Ce dernier ouvrage constitue une riche introduction à l’histoire du Moyen-Orient, et l’enseignant y trouvera des premières pistes de travail pour l’histoire du Moyen Orient et de ses relations avec l’Europe. Le recours à un enseignement d’histoire reposant sur 2 siècles nous semble indispensable, tant abondent les occasions où les peuple « d’Occident » et « d’Orient » ont semblé se rapprocher et s’opposer. S’esquisse ainsi une histoire connectée de l’Europe et du Moyen-Orient ; un sujet délicat que risquent peu d’enseignants, tant il s’éloigne de l’histoire des sociétés européennes. Mais l’enseignement de l’histoire ne vise pas seulement à transmettre des récits qui inscrivent les élèves dans un sentiment d’appartenance à une communauté politique, mais aussi à élargir l’horizon de leur pensée, à les ouvrir « sur les relations avec le reste du monde », et à « prendre en compte la diversité des mémoires, d’insister sur les classes et groupes dominés[4]».
En effet, Jean-Pierre Filiu décrit un long XIXe siècle avec la renaissance arabe, la nahda inspirée d’un premier face à face du monde arabe avec l‘Europe, qui est suivi du choc de la Première Guerre mondiale et des traités de paix. Ces traités établissent la domination européenne sur les peuples arabes, une période coloniale suivie de la longue lutte pour l’indépendance de ces peuples[5] ; de la création d’Israël et la nabka, l’exil des Palestiniens. Au XXe siècle, Les guerres israélo arabes, puis la « menace jihadiste », favorisent l’instauration de régimes autoritaires bénéficiant d’une aide étrangère. Une période d’apparente stagnation s’installe, agitée par les multiples conflits apparus après 2011.

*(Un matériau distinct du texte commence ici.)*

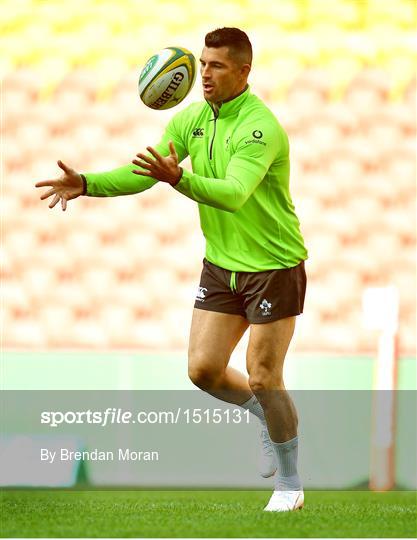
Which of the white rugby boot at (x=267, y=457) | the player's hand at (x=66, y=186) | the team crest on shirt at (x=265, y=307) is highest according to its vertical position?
the player's hand at (x=66, y=186)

Cette approche politique et événementielle gagnerait à être complétée tant par un recours à l’histoire sociale, qu’à l’histoire des cultures. Ainsi, l’évolution démographique des sociétés moyen-orientales constitue un premier angle d’ approche. Durant tout le XIXe siècle, les populations du Moyen-Orient connaissent une rapide croissance démographique : de 1800 à 1900, la population égyptienne passe de 4 à plus de 9 millions d’habitants, pour plus de 95 millions en 2019. Les villes dont Alexandrie et Alep se développent, modernisent leurs infrastructures. La cohabitation entre plusieurs religions ou communautés religieuses, au statut certes inégal, était traditionnelle au Moyen-Orient – mais inconnue en Europe, elle est fragilisée par l’influence des idées européennes (nationalisme), et l’instrumentalisation des minorités par les puissances européennes[6].

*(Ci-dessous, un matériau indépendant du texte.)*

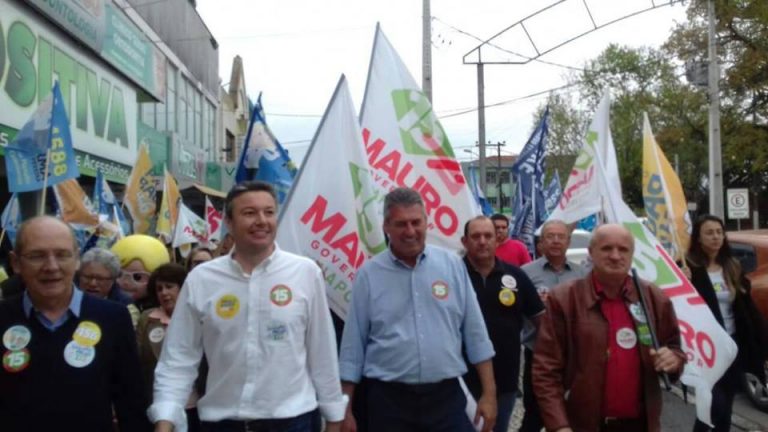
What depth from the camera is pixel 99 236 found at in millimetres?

Par ailleurs, de multiples migrations scandent cette région depuis les reculs de l’empire ottoman aux XVIIIe et XXe , siècle les échanges de population au début des années 20 du XX e siècle, les multiples exils des Palestiniens, et les migrations importantes de populations vers l’Amérique du sud, les USA, l’Afrique et l’Europe.
L’évolution sociale – l’amélioration de la situation de la femme, le passage d’une société partiellement pastorale à une société majoritairement sédentaire et urbaine, l’introduction et l’appropriation des inventions occidentales et l’alphabétisation progressive, ces études menée comparativement à l’évolution des sociétés européennes, serait un deuxième aspect de compréhension.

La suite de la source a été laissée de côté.